The lines to return run from the one containing "máxima calidad" through the end of the material; give them exactly and leave out the pictures.

_ _ _ _

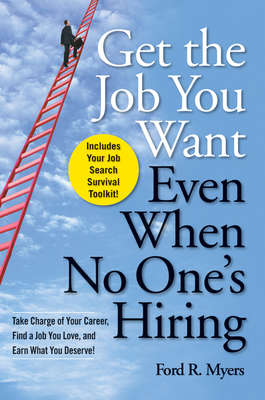 Get The Job You Want, Even When No One's Hiring. Take Charge of Your Career, Find a Job You Love, and Earn What You Deserve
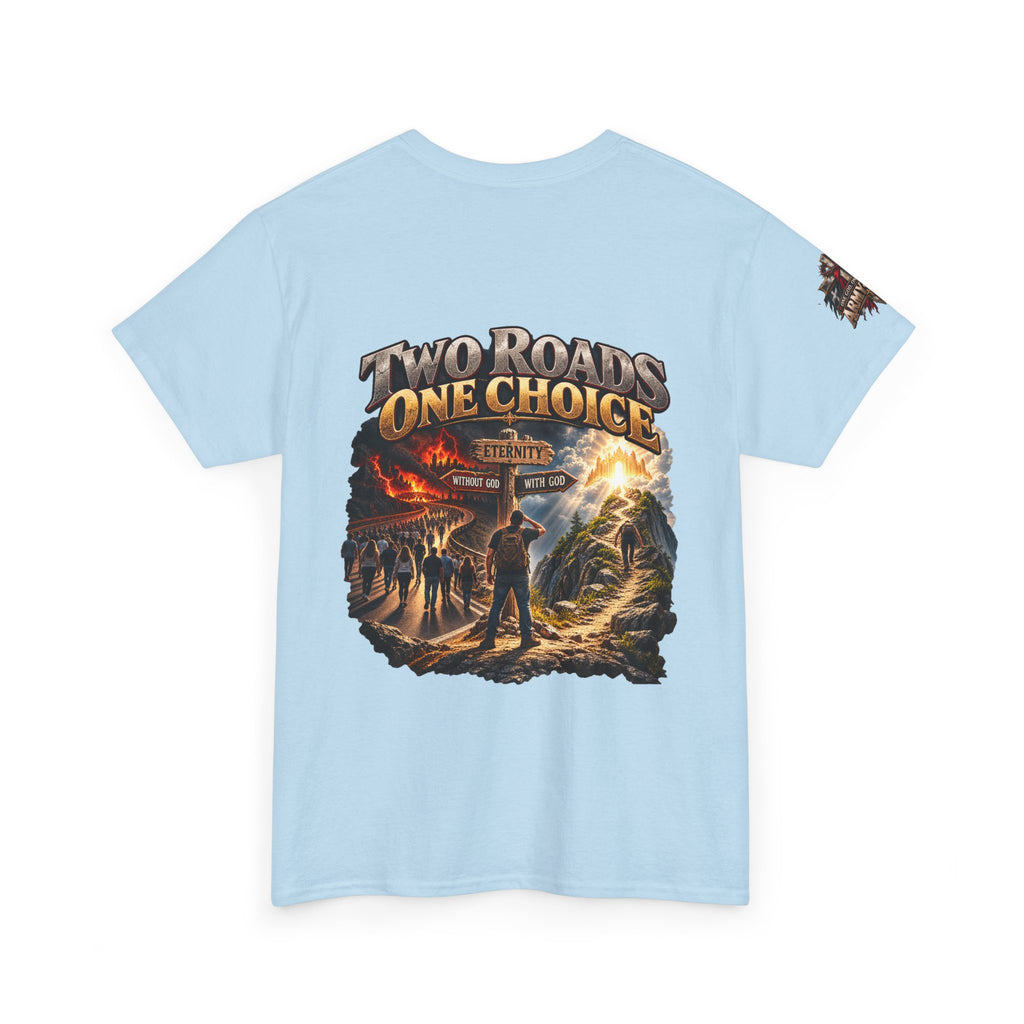 Two Roads One Choice T‑Shirt — Christian Cross Faith Graphic Tee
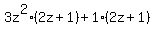 3z%5E2%2A%282z%2B1%29+%2B+1%282z%2B1%29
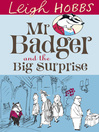 Mr. Badger and the Big Surprise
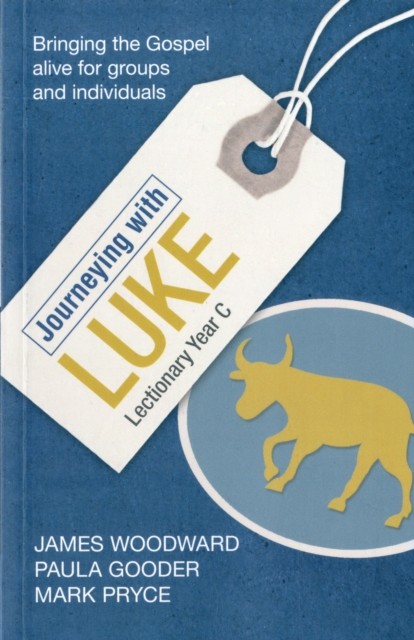 Journeying with Luke by The Revd Dr James Woodward (Paperback Book)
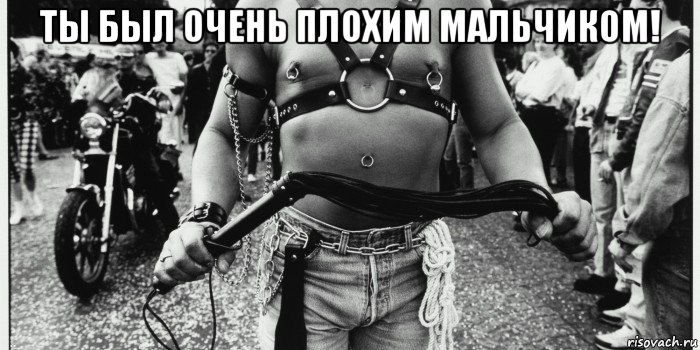 ты был очень плохим мальчиком! 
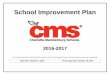 School Improvement Plan - Charlotte-Mecklenburg Schoolsschools.cms.k12.nc.us/eastwayMS/Documents/eastwaymiddle_sip1617final.pdf · School Improvement Plan 2016-2017 School Improvement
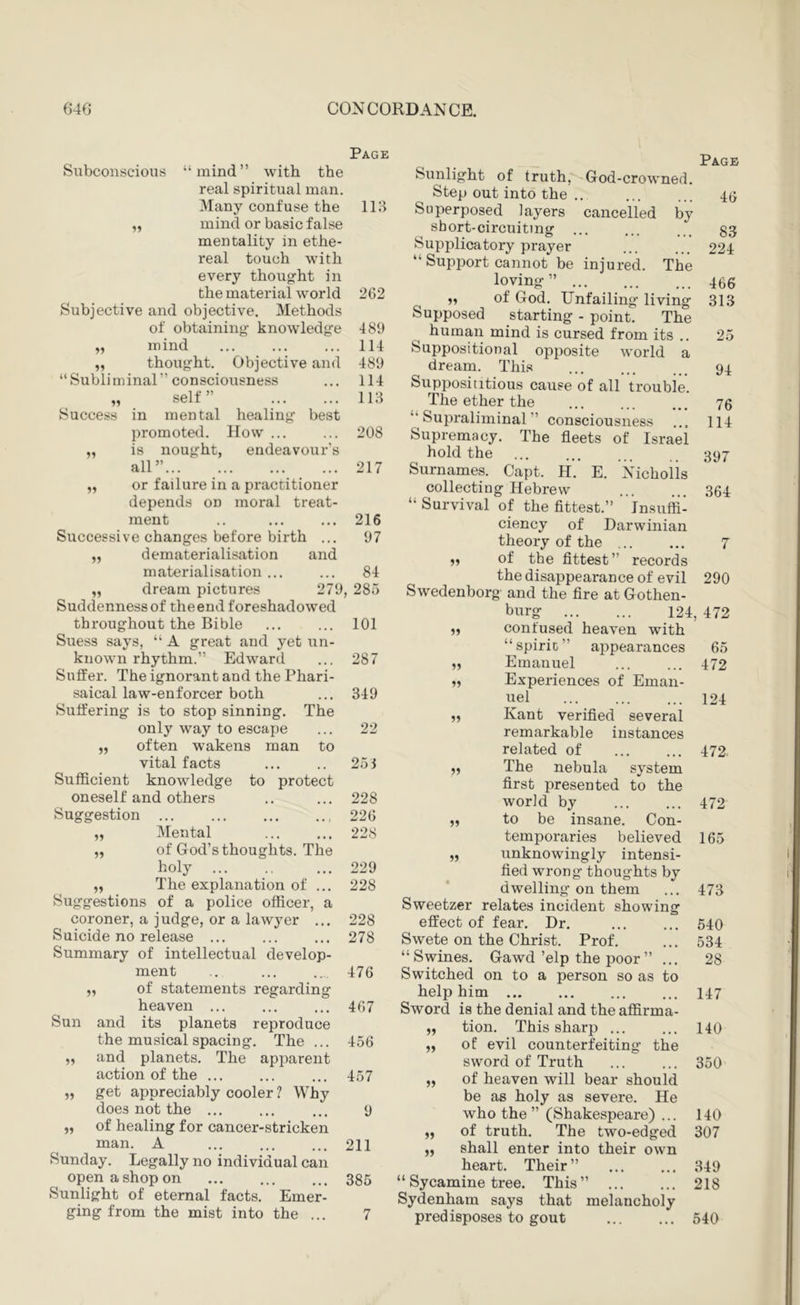Page Subconscious “mind” with the real spiritual man. Many confuse the 118 mind or basic false mentality in ethe- real touch with every thoug-ht in the material world 202 Subjective and objective. Methods of obtaining knowdedge Success 489 114 489 114 118 mind „ thought. Objective and “Subliminal” consciousness self ” in mental healing best promoted. How ... ... 208 is nought, endeavour’s all” 217 or failure in a practitioner depends on moral treat- ment .. ... ... 216 Successive changes before birth ... 97 dematerialisation and materialisation ... ... 84 „ dream pictures 279, 285 Suddenness of the end foreshadowed throughout the Bible ... ... 101 Suess says, “ A great and yet xtn- known rhythm.” Edward ... 287 Suffer. The ignorant and the Phari- saical law-enforcer both ... 349 Suffering is to stop sinning. The only way to escape ... 22 often wakens man to vital facts ... .. 251 Sufficient knowledge to protect oneself and others .. ... 228 Suggestion 220 Mental ... ... 228 of God’s thoughts. The holy ... ., ... 229 The explanation of ... 228 Suggestions of a police officer, a coroner, a judge, or a lawyer ... 228 Suicide no release ... ... ... 278 Summary of intellectual develop- ment 11 11 of statements regarding Sun heaven ... and its planets reproduce the musical spacing. The ... and planets. The apparent action of the ... get appreciably cooler ? Why does not the ... of healing for cancer-stricken man. A Sunday. Legally no individual can open a shop on Sunlight of eternal facts. Emer- ging from the mist into the ... 11 11 11 476 467 456 457 211 385 Sunlight of truth,'^-God-crowned. Step out into the .. Superposed layers cancelled by sbort-circuiting Supifiicatory prayer “ Support cannot be injured. The loving” ... of God. Unfailing living Supposed starting - point. The human mind is cursed from its .. Suppositional opposite world a dream. This Supposititious cause of all trouble. The ether the “Supraliminal” consciousness Supremacy. The fleets of Israel hold the Surnames. Capt. H. E. isHchoiis collecting Hebrew “ Survival of the fittest.” Insuffi- ciency of Darwinian theory of the „ of the fittest” records the disappearance of evil Swedenborg and the fire at Gothen- burg 124 confused heaven with “spirit” appearances Emanuel Experiences of Eman- uel Kant verified several remarkable instances related of The nebula system first presented to the world by to be insane. Con- temporaries believed unknowingly intensi- fied wrong thoughts by dwelling on them Sweetzer relates incident showing effect of fear. Dr. Swete on the Christ. Prof. “Swines. Gawd ’elp the poor” ... Switched on to a person so as to help him Sword is the denial and the affirma- tion. This sharp ... of evil counterfeiting the sword of Truth of heaven will bear should be as holy as severe. He who the ” (Shakespeare) ... 140 of truth. The two-edged 307 shall enter into their own heart. Their” ... ... 849 “Sycamine tree. This” 218 Sydenham says that melancholy predisposes to gout 540 11 11 11 11 11 11 11 11 11 11 11 11 Page 46 83 224 466 313 25 94 76 114 397 364 7 290 , 472 65 472 124 472. 472 165 473 540 534 28 147 140 350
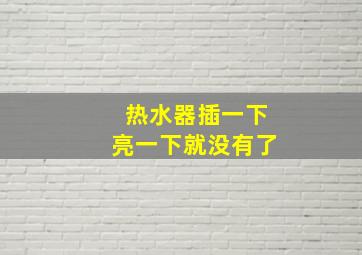 热水器插一下亮一下就没有了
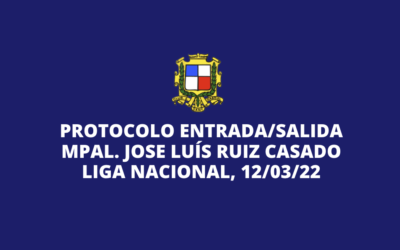 > Protocolo entrada/salida Mpal. JL Ruiz Casado – Liga Nacional femenina (12.03.22)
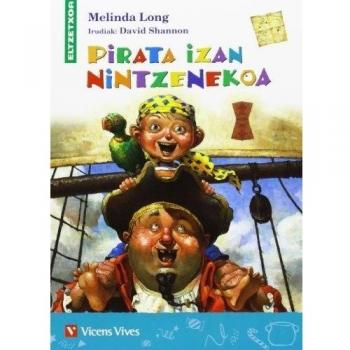 Pirata Izan Nintzenekoa (eltzetxoa) (Tapa blanda).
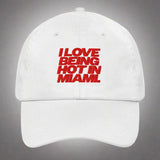 I Love Being Hot in Miami Dad Hat by YES HOMO in White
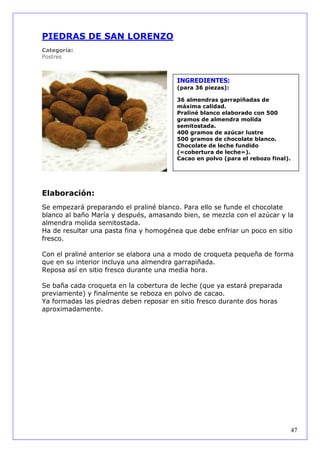 PIEDRAS DE SAN LORENZO
Categoría:
Postres



                                        INGREDIENTES:
                                        (para 36 piezas):

                                        36 almendras garrapiñadas de
                                        máxima calidad.
                                        Praliné blanco elaborado con 500
                                        gramos de almendra molida
                                        semitostada.
                                        400 gramos de azúcar lustre
                                        500 gramos de chocolate blanco.
                                        Chocolate de leche fundido
                                        («cobertura de leche»).
                                        Cacao en polvo (para el rebozo final).




Elaboración:
Se empezará preparando el praliné blanco. Para ello se funde el chocolate
blanco al baño María y después, amasando bien, se mezcla con el azúcar y la
almendra molida semitostada.
Ha de resultar una pasta fina y homogénea que debe enfriar un poco en sitio
fresco.

Con el praliné anterior se elabora una a modo de croqueta pequeña de forma
que en su interior incluya una almendra garrapiñada.
Reposa así en sitio fresco durante una media hora.

Se baña cada croqueta en la cobertura de leche (que ya estará preparada
previamente) y finalmente se reboza en polvo de cacao.
Ya formadas las piedras deben reposar en sitio fresco durante dos horas
aproximadamente.




                                                                                 47
 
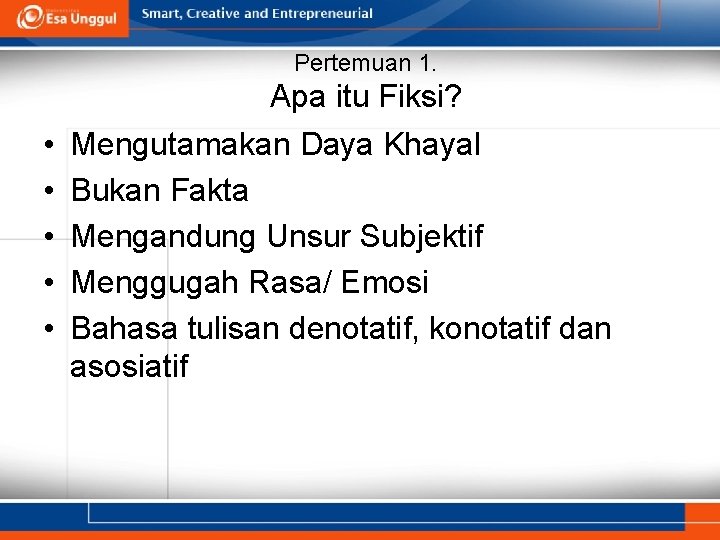 Pertemuan 1. • • • Apa itu Fiksi? Mengutamakan Daya Khayal Bukan Fakta Mengandung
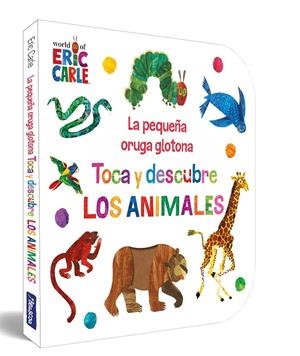 LA PEQUEÑA ORUGA GLOTONA. TOCA Y DESCUBRE LOS ANIMALES (COLECCIÓN ERIC CARLE) | 9788448864934 | CARLE, ERIC | Llibreria Ombra | Llibreria online de Rubí, Barcelona | Comprar llibres en català i castellà online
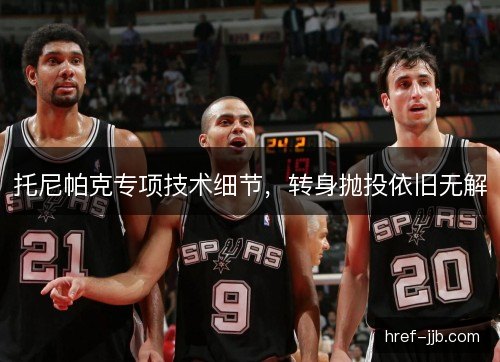 托尼帕克专项技术细节，转身抛投依旧无解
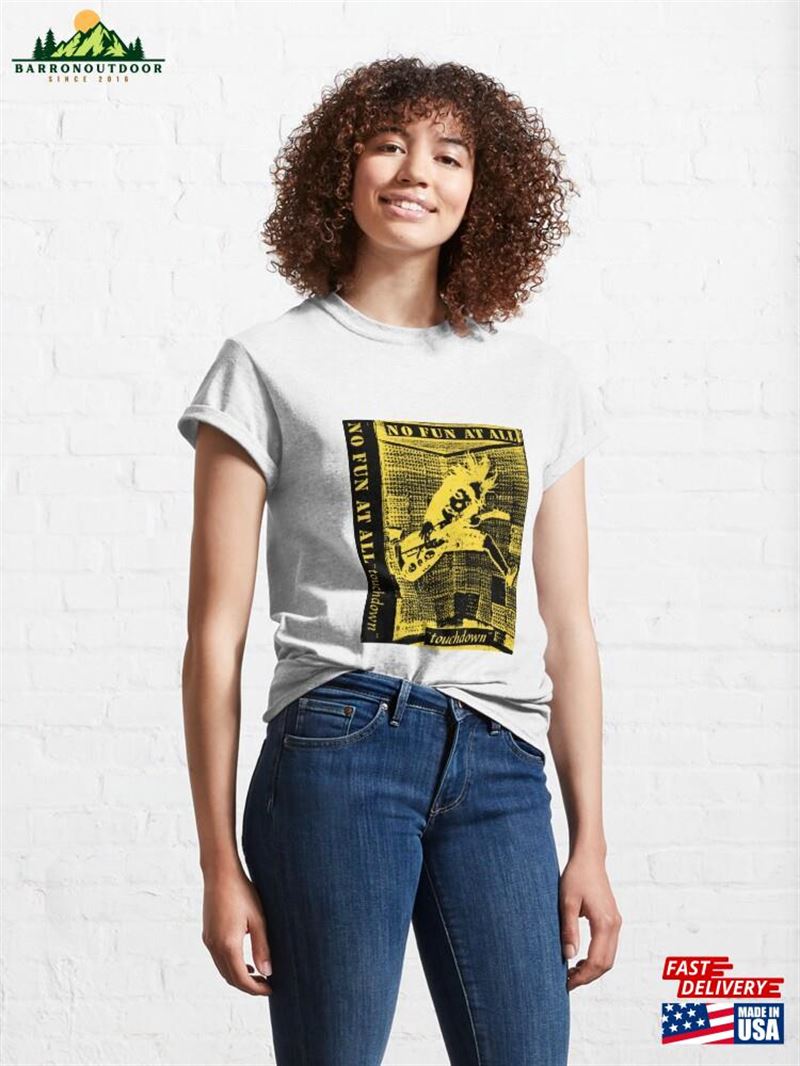 No Fun At All – Classic T-Shirt Unisex No Fun At All – Classic T-Shirt Unisex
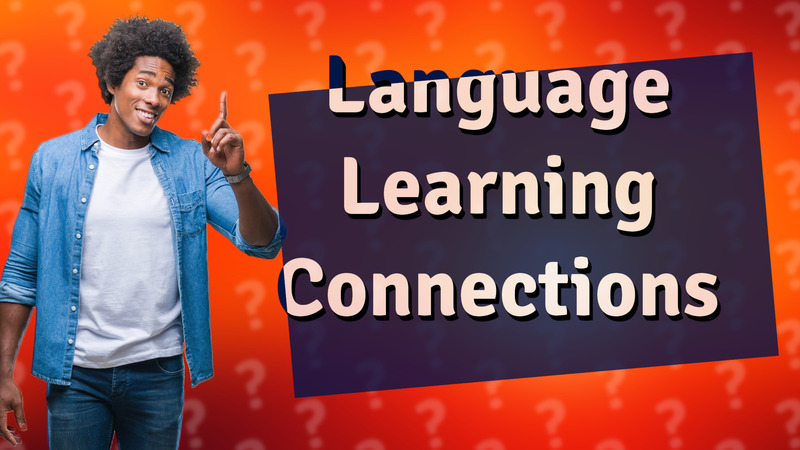 Language Learning Connections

_ _ _ _

# YOUR SOLUTION:
                                        máxima calidad.
                                        Praliné blanco elaborado con 500
                                        gramos de almendra molida
                                        semitostada.
                                        400 gramos de azúcar lustre
                                        500 gramos de chocolate blanco.
                                        Chocolate de leche fundido
                                        («cobertura de leche»).
                                        Cacao en polvo (para el rebozo final).




Elaboración:
Se empezará preparando el praliné blanco. Para ello se funde el chocolate
blanco al baño María y después, amasando bien, se mezcla con el azúcar y la
almendra molida semitostada.
Ha de resultar una pasta fina y homogénea que debe enfriar un poco en sitio
fresco.

Con el praliné anterior se elabora una a modo de croqueta pequeña de forma
que en su interior incluya una almendra garrapiñada.
Reposa así en sitio fresco durante una media hora.

Se baña cada croqueta en la cobertura de leche (que ya estará preparada
previamente) y finalmente se reboza en polvo de cacao.
Ya formadas las piedras deben reposar en sitio fresco durante dos horas
aproximadamente.




                                                                                 47
 
 Pertemuan 1. • • • Apa itu Fiksi? Mengutamakan Daya Khayal Bukan Fakta Mengandung
 LA PEQUEÑA ORUGA GLOTONA. TOCA Y DESCUBRE LOS ANIMALES (COLECCIÓN ERIC CARLE) | 9788448864934 | CARLE, ERIC | Llibreria Ombra | Llibreria online de Rubí, Barcelona | Comprar llibres en català i castellà online
 托尼帕克专项技术细节，转身抛投依旧无解
 No Fun At All – Classic T-Shirt Unisex No Fun At All – Classic T-Shirt Unisex
 Language Learning Connections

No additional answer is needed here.